Task statement: Which lines below contain the word "nearest"? Return every one of them.

[Extracted records]
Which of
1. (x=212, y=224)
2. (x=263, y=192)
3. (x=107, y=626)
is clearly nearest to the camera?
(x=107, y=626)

---

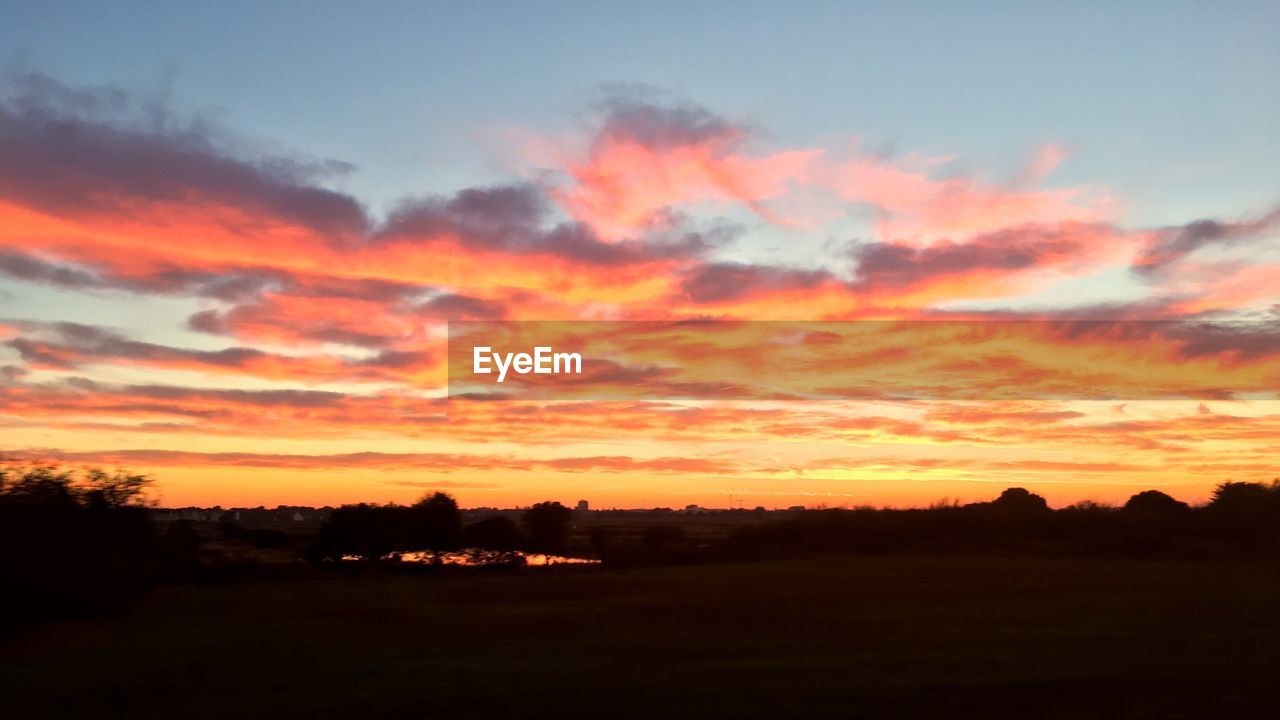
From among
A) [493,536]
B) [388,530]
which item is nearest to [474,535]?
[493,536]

Task output:
is clearly nearest to the camera?
which item is nearest to [474,535]?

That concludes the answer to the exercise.